What needs to be done -
With the pictures removed, write out the full listing below exactly.
▼▼▼
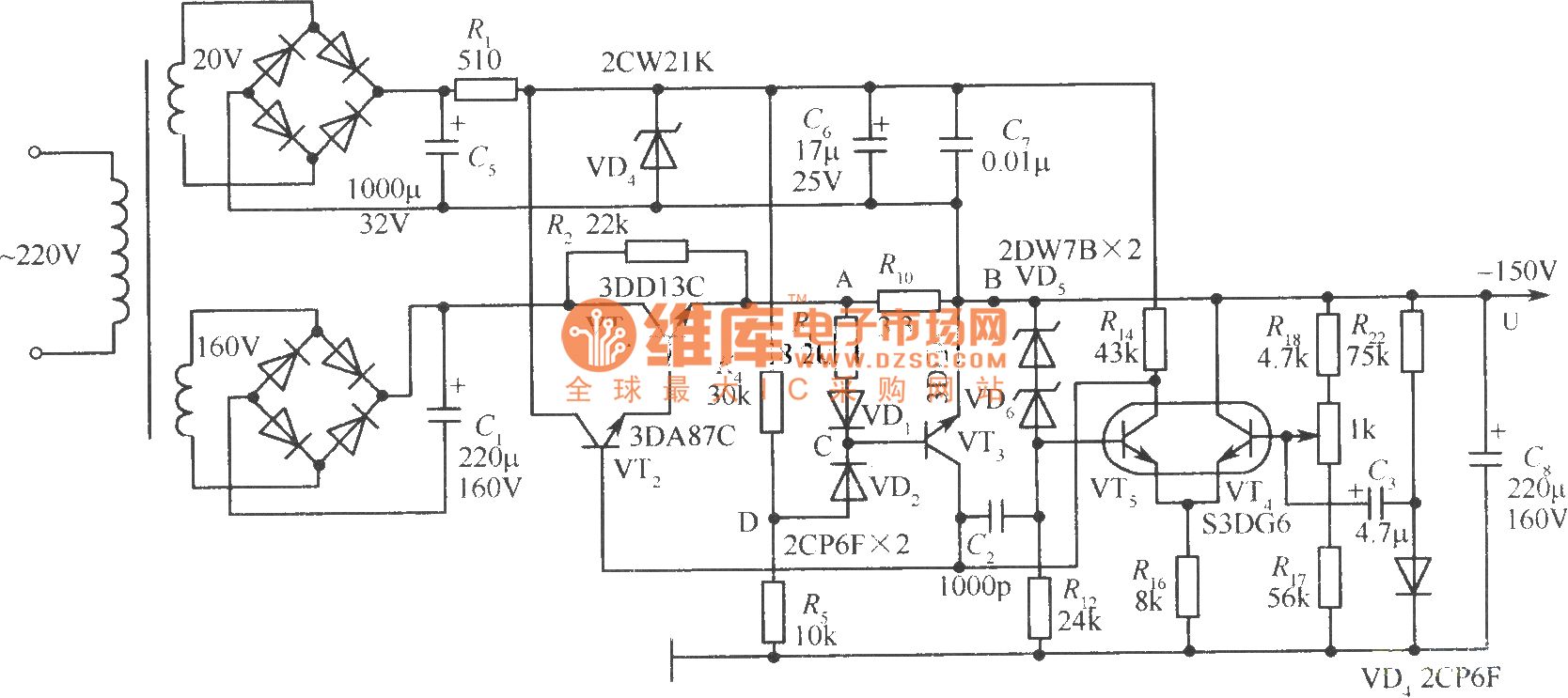 120v Stabilized Voltage Supply Circuit Powersupplycircuit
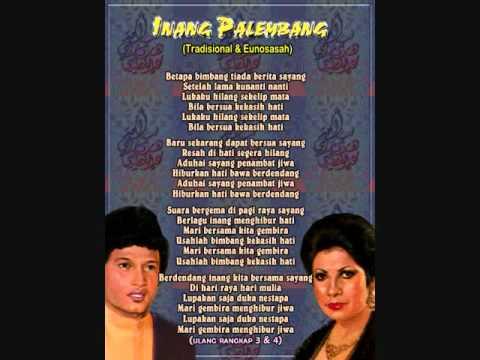 Herman Tino & Sharifah Aini - Inang Palembang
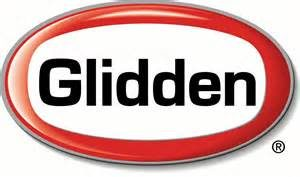 Glidden Paints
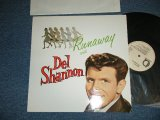 DEL SHANNON - RUNAWAY with DEL SHANNON ( MINT-/MINT) / MID 1970's  WEST-GERMANY GERMAN  REISSUE Used LP
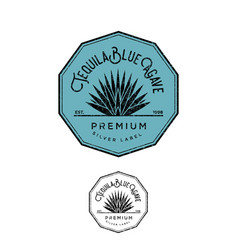 Logo tequila silver label blue agave premium vector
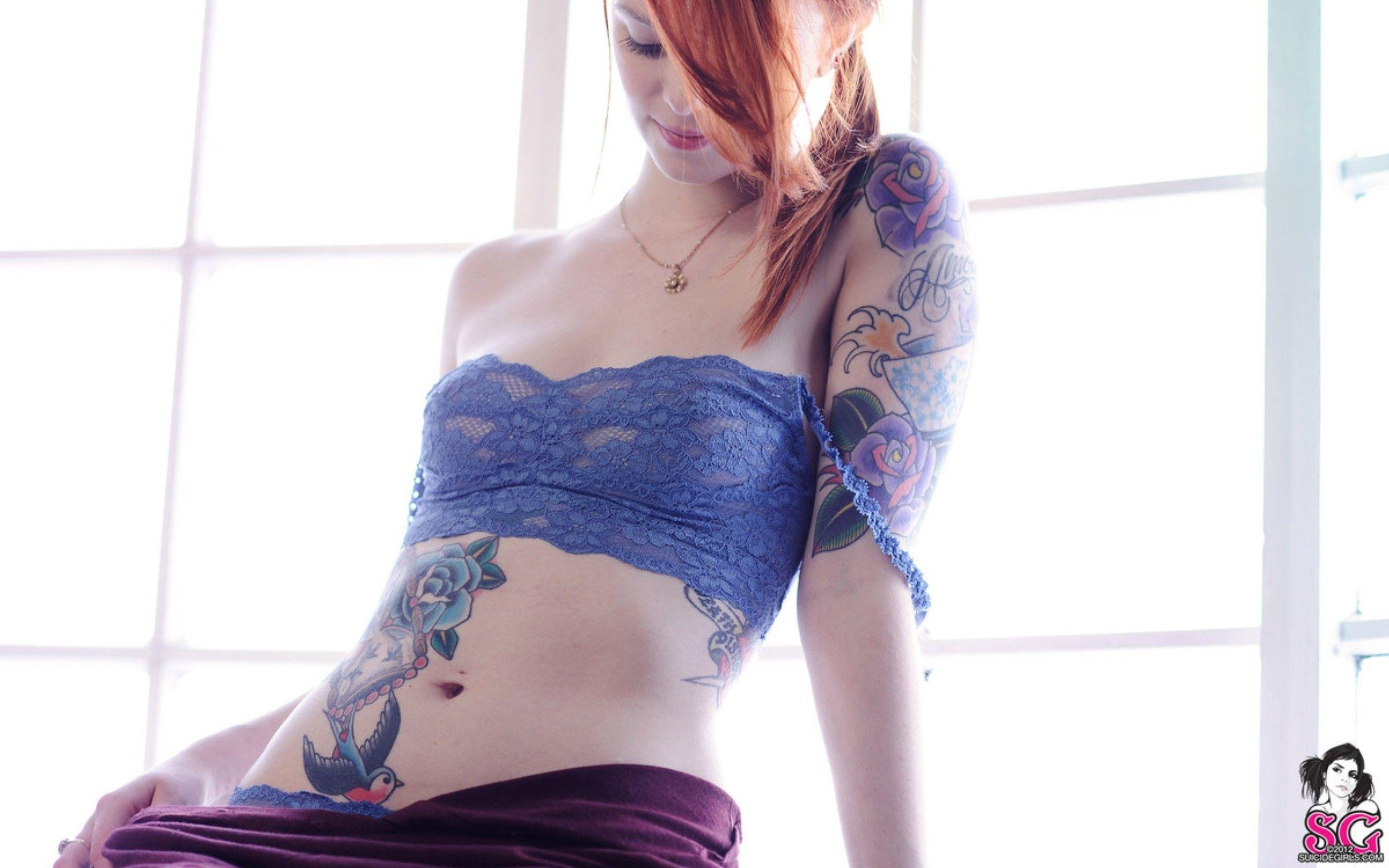 Teen girls huge free boobs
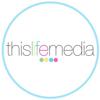 This Life Media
▲▲▲
Problem solution -
 120v Stabilized Voltage Supply Circuit Powersupplycircuit
 Herman Tino & Sharifah Aini - Inang Palembang
 Glidden Paints
 DEL SHANNON - RUNAWAY with DEL SHANNON ( MINT-/MINT) / MID 1970's  WEST-GERMANY GERMAN  REISSUE Used LP
 Logo tequila silver label blue agave premium vector
 Teen girls huge free boobs
 This Life Media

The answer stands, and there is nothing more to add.